Could you find every line in the records below that contains the word "United" and copy it?

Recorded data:
□ □ □ □

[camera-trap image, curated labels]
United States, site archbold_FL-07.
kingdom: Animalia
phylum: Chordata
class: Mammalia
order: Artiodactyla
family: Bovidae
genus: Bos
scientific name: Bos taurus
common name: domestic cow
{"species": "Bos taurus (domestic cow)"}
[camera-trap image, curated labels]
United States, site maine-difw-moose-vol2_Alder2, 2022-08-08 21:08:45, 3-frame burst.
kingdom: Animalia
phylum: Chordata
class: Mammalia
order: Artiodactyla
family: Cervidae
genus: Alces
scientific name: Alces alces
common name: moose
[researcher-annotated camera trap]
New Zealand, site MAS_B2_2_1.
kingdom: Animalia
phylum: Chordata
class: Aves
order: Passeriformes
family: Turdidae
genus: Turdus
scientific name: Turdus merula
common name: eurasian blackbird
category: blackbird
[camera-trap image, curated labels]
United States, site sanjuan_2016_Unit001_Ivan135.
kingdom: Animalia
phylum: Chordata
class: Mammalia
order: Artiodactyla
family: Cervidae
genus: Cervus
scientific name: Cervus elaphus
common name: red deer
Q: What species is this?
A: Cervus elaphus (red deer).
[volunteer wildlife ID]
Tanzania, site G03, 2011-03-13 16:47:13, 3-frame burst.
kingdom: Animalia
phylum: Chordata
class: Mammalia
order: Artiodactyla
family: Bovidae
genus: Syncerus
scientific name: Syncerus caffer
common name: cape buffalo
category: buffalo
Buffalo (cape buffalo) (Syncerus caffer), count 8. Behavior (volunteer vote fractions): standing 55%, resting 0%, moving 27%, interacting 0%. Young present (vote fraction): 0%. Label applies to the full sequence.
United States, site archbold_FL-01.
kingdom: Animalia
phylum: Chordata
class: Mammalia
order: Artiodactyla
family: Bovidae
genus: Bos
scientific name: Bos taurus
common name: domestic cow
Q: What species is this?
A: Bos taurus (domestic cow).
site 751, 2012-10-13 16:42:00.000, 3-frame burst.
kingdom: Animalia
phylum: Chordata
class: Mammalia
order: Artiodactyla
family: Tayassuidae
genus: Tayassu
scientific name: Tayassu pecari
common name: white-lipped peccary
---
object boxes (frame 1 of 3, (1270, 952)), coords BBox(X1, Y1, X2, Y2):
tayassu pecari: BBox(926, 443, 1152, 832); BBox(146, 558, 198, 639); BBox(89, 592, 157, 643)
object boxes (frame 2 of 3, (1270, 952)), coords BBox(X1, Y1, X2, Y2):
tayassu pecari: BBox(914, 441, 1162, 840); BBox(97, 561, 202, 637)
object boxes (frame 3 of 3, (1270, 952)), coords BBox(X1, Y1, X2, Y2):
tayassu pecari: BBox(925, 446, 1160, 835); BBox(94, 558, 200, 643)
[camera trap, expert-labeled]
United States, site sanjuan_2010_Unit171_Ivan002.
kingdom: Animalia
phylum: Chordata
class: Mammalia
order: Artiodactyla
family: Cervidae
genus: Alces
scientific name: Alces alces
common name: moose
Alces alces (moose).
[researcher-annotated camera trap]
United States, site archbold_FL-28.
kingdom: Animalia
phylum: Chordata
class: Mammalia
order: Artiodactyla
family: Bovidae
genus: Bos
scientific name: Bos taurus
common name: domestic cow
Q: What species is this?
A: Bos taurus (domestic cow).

□ □ □ □

» **Solution for this exercise**:
United States, site archbold_FL-07.
United States, site maine-difw-moose-vol2_Alder2, 2022-08-08 21:08:45, 3-frame burst.
United States, site sanjuan_2016_Unit001_Ivan135.
United States, site archbold_FL-01.
United States, site sanjuan_2010_Unit171_Ivan002.
United States, site archbold_FL-28.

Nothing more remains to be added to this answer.